__Required tasks__:
1. In the session descriptions below, in which course has James Murray used pencasts?
2. Carry on the session descriptions below from the point where they stop.

Exercise text START

Checklists, rubrics, user progress reports, ePortfolios … these are some of the lesser-known or new tools that are available in D2L. This poster will highlight what these tools are and how you can use them to help you better and more easily assess your students (and help your students understand what and how they are doing as well.)


[14] SmartPens and Student Engagement
Jorge Aguilar-Sanchez, Modern Languages

During this presentation colleagues and students can see how SmartPens are used to help students to engage in the at-home review of material presented in class. I will also demonstrate how SmartPens can be used to interact with PowerPoint presentations, Word Documents, Excel, and other software to make feedback of students' work more engaging and meaningful to the learning process.

[16] Creating Pencasts for Face-to-Face or Online Classes
James Murray, Economics

The LiveScribe SmartPen is a ballpoint pen with a microphone and a tiny camera that records what you write and what you speak or hear.  Among many other things, it can be used to create videos of an instructor writing in a notebook, while explaining what he is writing.  These videos, called "pencasts," are actually more interactive than a simple video, in that viewers can click anywhere on the notebook page to jump to this point in the pencast.  In this demonstration, I will show how to create a pencast to share with students, show examples of the finished product that I have used in Global Macroeconomics (ECO 120), and discuss pedagogical reasons for using pencasts.


[18] Teaching Writing Online
Natalie Eschenbaum, English

In one way at least, the online environment might be the best way to teach a course in writing.  You can design a course that requires everything students contribute to be written.  In this session, I will direct a laptop tour of my online College Writing I (ENG 110) course.  Special attention will be paid to the values (and difficulties) of writing lecture narratives, assessing discussion board contributions, and managing online writing workshops.


[20] Prezi: A New Tool for Presenting
Maggie McDermott, Marketing

This presentation will give a brief overview of Prezi, a web-based presentation software, that can be used instead of PowerPoint.   Prezi is a free program that allows for seamless integration of webpages and YouTube video clips.  After using Prezi in the classroom for a semester, I will share student feedback and lessons learned thus far.

Exercise text END
Provided information START

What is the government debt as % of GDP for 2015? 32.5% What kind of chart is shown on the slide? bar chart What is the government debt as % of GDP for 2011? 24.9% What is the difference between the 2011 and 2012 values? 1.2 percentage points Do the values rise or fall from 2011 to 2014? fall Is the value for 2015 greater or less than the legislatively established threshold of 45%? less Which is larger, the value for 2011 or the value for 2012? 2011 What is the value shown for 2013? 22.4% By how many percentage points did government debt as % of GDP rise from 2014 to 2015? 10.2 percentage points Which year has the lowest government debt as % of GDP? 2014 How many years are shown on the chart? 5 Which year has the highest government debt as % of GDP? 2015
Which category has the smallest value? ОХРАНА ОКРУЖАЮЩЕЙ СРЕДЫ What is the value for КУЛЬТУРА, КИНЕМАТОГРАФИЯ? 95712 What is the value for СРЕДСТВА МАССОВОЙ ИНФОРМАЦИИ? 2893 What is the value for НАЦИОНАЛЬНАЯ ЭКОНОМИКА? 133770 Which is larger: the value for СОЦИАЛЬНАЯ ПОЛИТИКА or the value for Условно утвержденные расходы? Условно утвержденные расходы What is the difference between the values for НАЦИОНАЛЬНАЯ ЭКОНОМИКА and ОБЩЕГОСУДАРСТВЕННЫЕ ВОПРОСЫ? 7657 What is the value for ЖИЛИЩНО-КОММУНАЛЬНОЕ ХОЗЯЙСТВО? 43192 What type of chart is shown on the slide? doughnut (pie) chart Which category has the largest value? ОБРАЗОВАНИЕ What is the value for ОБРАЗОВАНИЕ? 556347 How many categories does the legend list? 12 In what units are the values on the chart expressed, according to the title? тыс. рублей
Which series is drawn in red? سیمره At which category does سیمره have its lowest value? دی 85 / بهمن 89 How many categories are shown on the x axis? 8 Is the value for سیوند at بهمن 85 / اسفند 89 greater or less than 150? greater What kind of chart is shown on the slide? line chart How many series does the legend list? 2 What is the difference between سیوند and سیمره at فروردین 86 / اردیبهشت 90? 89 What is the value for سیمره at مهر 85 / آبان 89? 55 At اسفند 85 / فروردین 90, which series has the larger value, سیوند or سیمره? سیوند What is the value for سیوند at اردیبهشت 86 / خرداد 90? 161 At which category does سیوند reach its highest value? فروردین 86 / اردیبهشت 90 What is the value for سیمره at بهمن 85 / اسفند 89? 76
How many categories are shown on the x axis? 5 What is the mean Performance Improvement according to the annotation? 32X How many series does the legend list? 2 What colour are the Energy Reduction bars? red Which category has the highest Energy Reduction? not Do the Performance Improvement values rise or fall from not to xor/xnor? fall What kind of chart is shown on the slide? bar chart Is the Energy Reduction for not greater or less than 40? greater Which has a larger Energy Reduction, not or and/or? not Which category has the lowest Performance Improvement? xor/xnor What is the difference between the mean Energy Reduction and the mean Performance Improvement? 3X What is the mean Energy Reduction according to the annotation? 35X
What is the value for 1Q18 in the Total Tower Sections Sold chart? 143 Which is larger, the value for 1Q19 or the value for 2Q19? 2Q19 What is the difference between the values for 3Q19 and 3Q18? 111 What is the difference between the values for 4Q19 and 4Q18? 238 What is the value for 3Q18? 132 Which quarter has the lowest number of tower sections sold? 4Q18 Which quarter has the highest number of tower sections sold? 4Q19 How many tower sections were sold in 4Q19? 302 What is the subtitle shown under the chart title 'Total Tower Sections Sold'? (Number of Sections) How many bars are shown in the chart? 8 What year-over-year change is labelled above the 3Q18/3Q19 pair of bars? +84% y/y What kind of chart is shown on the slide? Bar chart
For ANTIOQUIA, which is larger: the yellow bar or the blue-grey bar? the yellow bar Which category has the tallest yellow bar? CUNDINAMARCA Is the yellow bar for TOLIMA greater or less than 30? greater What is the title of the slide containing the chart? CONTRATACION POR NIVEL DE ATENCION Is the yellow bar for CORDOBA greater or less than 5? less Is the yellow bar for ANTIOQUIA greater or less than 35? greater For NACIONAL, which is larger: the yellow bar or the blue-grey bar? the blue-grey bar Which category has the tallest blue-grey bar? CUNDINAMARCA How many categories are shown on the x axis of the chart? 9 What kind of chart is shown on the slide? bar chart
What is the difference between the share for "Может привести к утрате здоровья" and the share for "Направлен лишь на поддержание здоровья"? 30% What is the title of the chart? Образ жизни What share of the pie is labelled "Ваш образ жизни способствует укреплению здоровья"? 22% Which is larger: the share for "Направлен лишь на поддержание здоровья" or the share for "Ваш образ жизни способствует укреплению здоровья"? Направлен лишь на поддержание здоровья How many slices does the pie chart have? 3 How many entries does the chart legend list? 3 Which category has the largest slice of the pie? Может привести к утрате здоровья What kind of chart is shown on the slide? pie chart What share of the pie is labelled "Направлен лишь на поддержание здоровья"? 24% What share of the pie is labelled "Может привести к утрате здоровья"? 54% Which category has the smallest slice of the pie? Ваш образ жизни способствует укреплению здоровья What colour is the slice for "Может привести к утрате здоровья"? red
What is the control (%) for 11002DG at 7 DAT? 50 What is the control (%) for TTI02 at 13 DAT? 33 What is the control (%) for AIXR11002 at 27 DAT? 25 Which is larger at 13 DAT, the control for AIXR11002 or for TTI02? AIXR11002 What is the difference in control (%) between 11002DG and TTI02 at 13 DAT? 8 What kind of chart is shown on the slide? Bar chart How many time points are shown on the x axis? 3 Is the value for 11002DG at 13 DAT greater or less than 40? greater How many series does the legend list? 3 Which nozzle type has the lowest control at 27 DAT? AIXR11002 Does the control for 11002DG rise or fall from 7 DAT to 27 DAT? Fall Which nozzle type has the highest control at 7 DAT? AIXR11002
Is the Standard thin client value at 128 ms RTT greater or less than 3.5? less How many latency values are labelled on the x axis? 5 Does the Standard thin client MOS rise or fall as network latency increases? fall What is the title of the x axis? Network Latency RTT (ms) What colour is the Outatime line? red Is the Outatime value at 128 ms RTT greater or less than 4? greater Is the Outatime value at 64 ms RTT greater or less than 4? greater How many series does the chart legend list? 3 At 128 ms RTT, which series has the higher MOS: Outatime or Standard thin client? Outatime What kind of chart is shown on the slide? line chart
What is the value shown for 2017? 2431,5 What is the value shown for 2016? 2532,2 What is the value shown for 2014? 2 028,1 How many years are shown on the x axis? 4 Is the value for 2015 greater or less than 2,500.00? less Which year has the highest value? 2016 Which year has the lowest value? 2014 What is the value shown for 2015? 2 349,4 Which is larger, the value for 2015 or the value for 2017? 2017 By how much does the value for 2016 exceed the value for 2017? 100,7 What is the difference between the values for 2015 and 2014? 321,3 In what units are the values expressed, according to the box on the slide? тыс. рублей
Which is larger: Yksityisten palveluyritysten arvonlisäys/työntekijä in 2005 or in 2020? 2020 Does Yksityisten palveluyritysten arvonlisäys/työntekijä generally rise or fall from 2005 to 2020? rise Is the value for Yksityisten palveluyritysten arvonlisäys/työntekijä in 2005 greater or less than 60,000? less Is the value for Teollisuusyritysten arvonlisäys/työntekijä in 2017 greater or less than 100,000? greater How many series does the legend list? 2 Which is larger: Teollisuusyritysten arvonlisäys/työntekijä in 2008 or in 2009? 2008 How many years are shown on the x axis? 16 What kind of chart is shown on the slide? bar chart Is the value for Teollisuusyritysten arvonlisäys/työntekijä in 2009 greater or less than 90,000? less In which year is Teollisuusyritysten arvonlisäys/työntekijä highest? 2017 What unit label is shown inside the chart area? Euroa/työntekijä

Provided information END

__Answers to this exercise__:
1. Global Macroeconomics (ECO 120)

2.
[22] Course Design: The Impact of the Online Instructor Training
Kristin Koepke, Center for Advancing Teaching and Learning

An Online Instructor Training program at UW-La Crosse provides a three-week asynchronous training offered through D2L about how to design, deliver, and facilitate online courses.  This presentation will share the results of a study conducted with 2010 and 2011 training participants regarding how the training impacted the trainee’s attitudes towards common conceptions of online education, and give commentary about the impact of such trainings to the overall pedagogical approaches in both online and face-to-face courses for instructors that participate in such training.  The areas of the training deemed influential in the study will be demonstrated in the session.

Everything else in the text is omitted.